Let $\omega$ be a smooth covector field on the compact interval $[a,b] \subseteq \mathbb{R} $. If $\varphi : [c,d] \to [a,b]$ is an increasing diffeomorphism, then
$$ \int_c^d \varphi ^ * \omega = \int_a^b \omega $$
The proof starts by giving the coordinate expression for $\varphi ^ * \omega$ as
$$ (\varphi ^ * \omega)_s = \mathit{f}(\varphi(\mathit(s))\varphi'(\mathit{s})ds $$
Where $ \omega(t)=f(t)\,dt$ for some smooth function $ f:[a,b]\to \mathbb{R}$, and $\mathit{t}$ is the standard coordinate on $[a,b]$, and $\mathit{s}$ is the standard coordinate on $[c,d]$.

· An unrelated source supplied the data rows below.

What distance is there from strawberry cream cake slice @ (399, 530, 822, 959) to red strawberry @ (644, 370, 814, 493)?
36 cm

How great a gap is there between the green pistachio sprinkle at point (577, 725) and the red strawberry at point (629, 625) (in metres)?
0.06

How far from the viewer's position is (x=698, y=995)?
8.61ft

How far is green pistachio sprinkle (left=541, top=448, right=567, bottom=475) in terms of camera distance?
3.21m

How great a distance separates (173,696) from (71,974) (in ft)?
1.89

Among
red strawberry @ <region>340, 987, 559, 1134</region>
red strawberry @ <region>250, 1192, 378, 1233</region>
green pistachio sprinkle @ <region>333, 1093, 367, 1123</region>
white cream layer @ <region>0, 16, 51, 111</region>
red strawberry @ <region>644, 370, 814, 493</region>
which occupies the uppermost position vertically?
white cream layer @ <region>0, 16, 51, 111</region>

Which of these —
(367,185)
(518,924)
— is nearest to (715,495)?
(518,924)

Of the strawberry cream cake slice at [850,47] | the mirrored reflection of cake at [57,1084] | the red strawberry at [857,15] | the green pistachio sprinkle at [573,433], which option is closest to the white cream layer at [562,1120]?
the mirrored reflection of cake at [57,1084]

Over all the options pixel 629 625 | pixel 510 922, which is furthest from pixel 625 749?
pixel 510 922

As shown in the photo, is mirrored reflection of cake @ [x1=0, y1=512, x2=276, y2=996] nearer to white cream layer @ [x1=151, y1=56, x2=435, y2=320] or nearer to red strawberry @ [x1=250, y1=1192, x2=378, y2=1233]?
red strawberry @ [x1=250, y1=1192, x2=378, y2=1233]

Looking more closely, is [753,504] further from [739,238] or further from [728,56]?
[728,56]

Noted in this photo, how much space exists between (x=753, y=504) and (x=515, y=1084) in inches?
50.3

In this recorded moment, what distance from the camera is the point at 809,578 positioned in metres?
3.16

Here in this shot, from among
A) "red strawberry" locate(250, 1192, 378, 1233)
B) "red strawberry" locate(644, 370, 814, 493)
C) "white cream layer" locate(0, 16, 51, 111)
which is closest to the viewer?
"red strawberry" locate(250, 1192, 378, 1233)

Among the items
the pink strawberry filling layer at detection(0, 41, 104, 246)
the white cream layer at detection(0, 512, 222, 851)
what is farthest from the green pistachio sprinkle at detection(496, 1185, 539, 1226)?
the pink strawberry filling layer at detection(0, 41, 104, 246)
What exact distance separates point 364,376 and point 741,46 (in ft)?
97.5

I have been able to work out that
$$ (\varphi ^ * \omega)=(\mathit{f} \circ \varphi) d(t \circ \varphi) $$
From this I am unable to reach the coordinate expression for $(\varphi ^ * \omega)_s$. Please help me by showing how the coordinate expression is arrived at.
The expression $f \circ \varphi$ is literally the same as the function $f(\varphi(s))$.
Now for the second part: the $d(t \circ \varphi)$. The function $t \circ \varphi$ means apply the function $\varphi$, and then take the $t$-coordinate of the result. Since everything is 1-dimensional, "taking the $t$-coordinate" is kind of silly. It's kind of assumed from your notation that $\varphi$ takes the $s$-coordinate to the $t$-coordinate, so $t \circ \varphi$ might as well just be written as $\varphi$, and the meaning would be the same.
So $d(t \circ \varphi)$ is pretty much just $d\varphi$, which is $\varphi'(s) ds$.